Comment on System76 on Age Verification Laws
PlzGivHugs@sh.itjust.works 21 hours agoThere is no benefit.
This is obvious hyperbole is you know it. Kids are stupid and vulnerable, and measures to protect them aren’t useless. That said, I am open to the idea that this law isn’t worth the cost. Basically every other age verification law (esspecially those based on use ID or AI) is very clearly not. I just haven’t seen a compelling argument as to why this one isn’t.
You can’t glibly assert that people can just lie, so it’s not a big deal - and then pretend it’ll do the thing it’s for. Which again, is a bad idea anyway, which this approach would not achieve, if it even worked. It’s fractally stupid. It is dangerous bullshit, at every scale.

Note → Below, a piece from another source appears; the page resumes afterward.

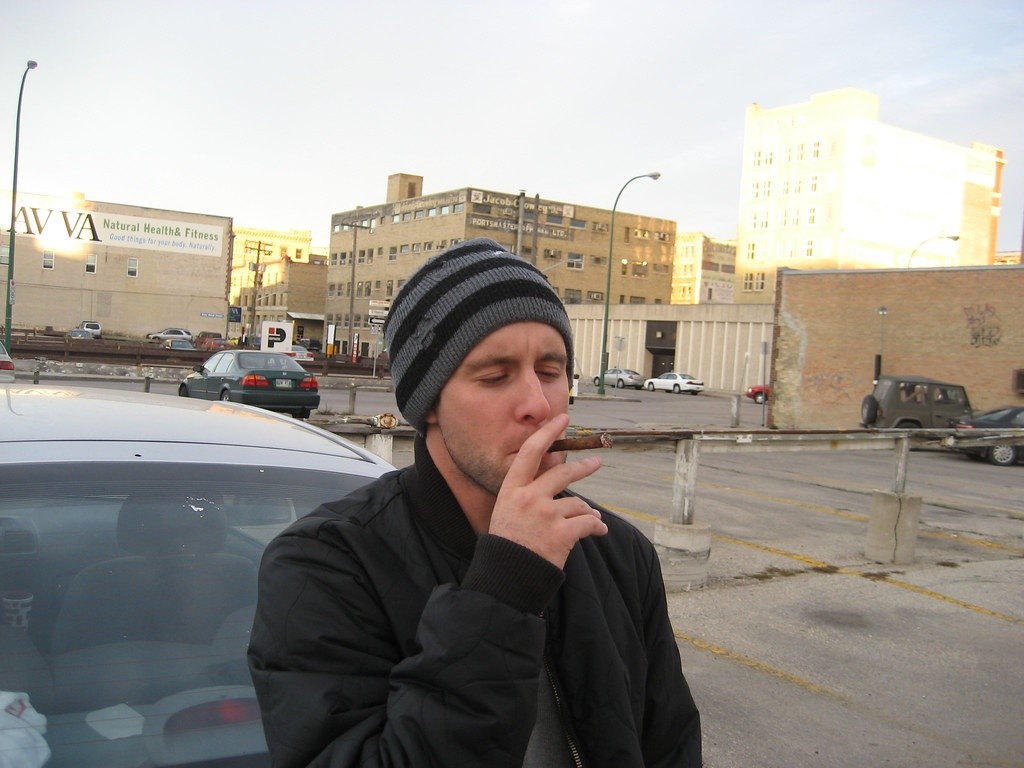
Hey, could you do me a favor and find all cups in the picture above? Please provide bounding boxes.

Okay, but why? You keep repeating that its dangerous, limits freedoms, and causes privacy issues, but so far, the only argument I’ve seen is that it can help kids identity themselves, but given that its handled locally and is unreliable, I don’t see this being usable on any meaningful scale. Setting up a, “free candy” website or app is going to be way less effective and way more dangerous than just creating a Roblox account. Is there something I’m missing?

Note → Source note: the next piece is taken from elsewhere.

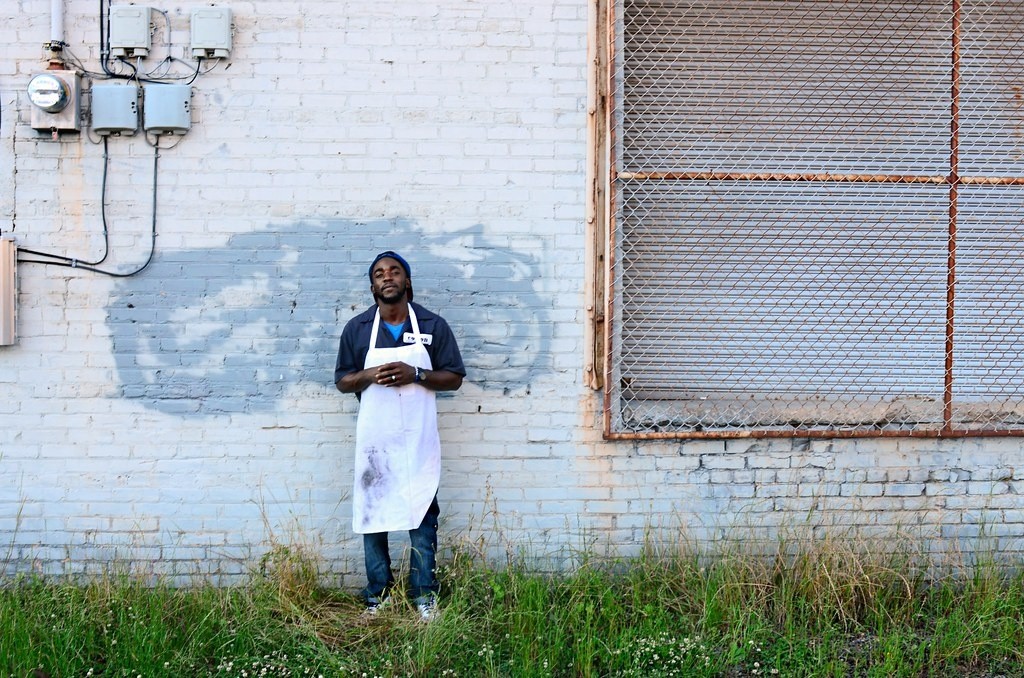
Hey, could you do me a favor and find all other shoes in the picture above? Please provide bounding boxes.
[363,594,392,617]
[418,602,439,620]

mindbleach@sh.itjust.works 20 hours ago
Companies shouldn’t even be allowed to demand more than a username and password, on any machine I could pick up and throw. Making anything beyond that a legal requirement is intolerable, in itself. My age is not this object’s business. It sure isn’t this website’s business.
Stop excusing these intrusions against adult life, for the sake of children who will bypass them anyway. You know they will. You use the flimsiness of this alleged protection as an excuse for enabling it. There is literally no benefit if it doesn’t fucking work. Even pretending the immediate goal is something you should want - this won’t do that.
PlzGivHugs@sh.itjust.works 20 hours ago
I do know they will. The whole reason I’m even okay idea is because it is completely optional for the user. I don’t see how it’ll impact adult life. That is why I’m so confused at the backlash. Its asking for an option to increase user control and user choice over their experience. Hell, from my understanding, this would provide a means for users to make it actually illegal to collect any user data, but I need to re-read the CCPA to confirm this. It seems that the benifits of user choice provided by this option far outweight the loss of having one more fingerprinting metric - nonetheless one that is illegal to share.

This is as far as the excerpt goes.